Last night on campus at UC Davis, minutes after Associated Press declared Trump the projected winner of the 2016 Presidential election, students took to the streets of campus and Downtown protesting Trump’s victory and I joined them. Calls of anger and calls for justice resounded in the air as the crowd grew: “FUCK TRUMP!”, “No Justice, No Peace!”, “Sí se puede!”. I was delirious with rage to the point where I felt sick and bordering on insane; at the same time a deep, deep, consuming sadness for my country, for the American people, and for minority communities bloomed slow and steady in my stomach. But no tears made an appearance last night, just anger– anger at Trump, anger at his supporters and how they condone his bigotry and misogynistic remarks, anger at the silent majority that turned the tables so terribly in this election, anger at the ignorant posts arising all over social media from friends and acquaintances identifying with different ends of the political spectrum.

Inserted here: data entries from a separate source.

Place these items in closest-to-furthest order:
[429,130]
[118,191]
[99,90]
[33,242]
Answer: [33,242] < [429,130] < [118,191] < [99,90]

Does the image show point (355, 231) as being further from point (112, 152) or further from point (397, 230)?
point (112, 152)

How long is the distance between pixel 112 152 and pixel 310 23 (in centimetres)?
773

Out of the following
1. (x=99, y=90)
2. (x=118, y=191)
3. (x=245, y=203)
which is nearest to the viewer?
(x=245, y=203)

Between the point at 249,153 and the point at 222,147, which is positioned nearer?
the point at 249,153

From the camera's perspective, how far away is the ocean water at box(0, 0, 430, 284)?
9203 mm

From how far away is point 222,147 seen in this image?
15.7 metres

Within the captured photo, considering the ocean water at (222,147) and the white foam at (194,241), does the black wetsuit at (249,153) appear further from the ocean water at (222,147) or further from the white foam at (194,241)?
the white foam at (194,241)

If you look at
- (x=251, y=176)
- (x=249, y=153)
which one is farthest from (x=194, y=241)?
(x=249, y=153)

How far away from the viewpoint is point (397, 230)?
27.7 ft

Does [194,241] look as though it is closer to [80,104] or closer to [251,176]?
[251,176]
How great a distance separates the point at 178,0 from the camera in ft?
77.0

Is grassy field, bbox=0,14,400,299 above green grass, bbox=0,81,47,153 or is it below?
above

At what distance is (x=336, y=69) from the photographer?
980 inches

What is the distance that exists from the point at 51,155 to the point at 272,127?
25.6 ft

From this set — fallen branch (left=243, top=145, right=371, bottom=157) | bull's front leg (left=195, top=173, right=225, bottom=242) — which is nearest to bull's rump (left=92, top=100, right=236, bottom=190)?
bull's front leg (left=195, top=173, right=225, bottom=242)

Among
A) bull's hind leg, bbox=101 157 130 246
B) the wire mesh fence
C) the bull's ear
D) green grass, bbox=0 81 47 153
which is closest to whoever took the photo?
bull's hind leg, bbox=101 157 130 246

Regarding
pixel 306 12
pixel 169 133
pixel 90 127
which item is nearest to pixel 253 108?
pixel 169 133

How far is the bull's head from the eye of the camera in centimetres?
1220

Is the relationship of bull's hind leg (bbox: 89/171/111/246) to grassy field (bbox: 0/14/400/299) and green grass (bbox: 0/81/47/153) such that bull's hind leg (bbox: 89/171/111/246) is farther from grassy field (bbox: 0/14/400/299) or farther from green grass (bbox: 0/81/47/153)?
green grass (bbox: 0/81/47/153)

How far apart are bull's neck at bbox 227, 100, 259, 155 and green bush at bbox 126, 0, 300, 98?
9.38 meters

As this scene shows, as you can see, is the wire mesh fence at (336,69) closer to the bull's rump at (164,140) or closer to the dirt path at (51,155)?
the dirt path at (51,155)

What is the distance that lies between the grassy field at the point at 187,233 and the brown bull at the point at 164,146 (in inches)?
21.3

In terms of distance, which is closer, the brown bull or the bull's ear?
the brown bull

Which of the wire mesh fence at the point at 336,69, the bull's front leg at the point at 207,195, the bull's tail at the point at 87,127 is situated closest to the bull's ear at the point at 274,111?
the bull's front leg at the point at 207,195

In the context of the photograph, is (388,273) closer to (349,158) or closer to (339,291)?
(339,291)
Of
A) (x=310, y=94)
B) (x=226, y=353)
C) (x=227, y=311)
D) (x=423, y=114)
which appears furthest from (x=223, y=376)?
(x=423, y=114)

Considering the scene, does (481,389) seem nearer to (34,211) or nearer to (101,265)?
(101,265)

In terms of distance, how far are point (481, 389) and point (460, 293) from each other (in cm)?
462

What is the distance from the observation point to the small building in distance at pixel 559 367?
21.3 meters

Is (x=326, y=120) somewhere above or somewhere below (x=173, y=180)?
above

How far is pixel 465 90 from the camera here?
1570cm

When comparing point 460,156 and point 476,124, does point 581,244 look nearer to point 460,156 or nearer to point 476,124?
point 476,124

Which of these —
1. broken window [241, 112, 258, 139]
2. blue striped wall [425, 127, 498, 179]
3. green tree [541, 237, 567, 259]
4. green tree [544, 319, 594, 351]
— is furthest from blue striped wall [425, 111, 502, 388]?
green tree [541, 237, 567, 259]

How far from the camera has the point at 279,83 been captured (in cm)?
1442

Like my fellow students in the march, I hate Trump. His successful election has the most utterly disgusting implications– the “sleeping giant” that everyone thought would be the Latino vote turned out to be the votes of a silent uprising comprised of closeted racists and bigots. Absolutely shameful– that’s a fact that everyone in the march agreed on.
I wore my what I call my bipartisan socks to the march (not on purpose, I wore them for election day). Pretty much I wear a blue Democrat donkey sock on my left foot and a red elephant Republican sock on my right foot. I do this because I’ve never been able to completely, absolutely, 100% place myself in either side of the spectrum (though I lean more right than left), and also because I strongly believe that the citizens of this nation need to bridge the party polarization gap that’s been growing steadily throughout the years not necessarily in terms of ideology, but most definitely in terms of respect and understanding. During the march I heard someone talking smack about my Republican sock, saying to their friend “why is she even here?”. I didn’t have the emotional energy to explain myself last night but now I do:
I’ve always felt there’s a gap between my political beliefs and values and those of my politically active peers; majority of them are liberal. I’m a female Asian American millennial with moderate conservative views and I’m GLAD that the Republicans took Congress, and guess what? I voted against the legalization of marijuana because I believe that money would be better allocated elsewhere and the potential economic impact of the proposition isn’t worth it. I’m heavily and emotionally invested in my pro-life views and cannot debate the topic with someone with pro-choice views without tearing up or getting irrationally angry at some point (I’m working on it though). I was never behind Bernie Sanders and his platform and believe that people wasted their time rallying behind him during the primary season when they could’ve gotten behind someone who actually had a chance in the general election, namely Marco Rubio. Although I don’t identify with the Republican platform 100% , I tend toward traditional values and agree with most (but not all) of their economic standpoints. At the same time I also believe their attitude toward undocumented immigrants and some aspects of social welfare should be a little less pragmatic and more compassionate, that their sense of social justice needs to be awakened, and the SOMETHING BIG NEEDS TO HAPPEN REGARDING IMPLEMENTATION OF GUN CONTROL…but there’s no such thing as a perfect platform is there.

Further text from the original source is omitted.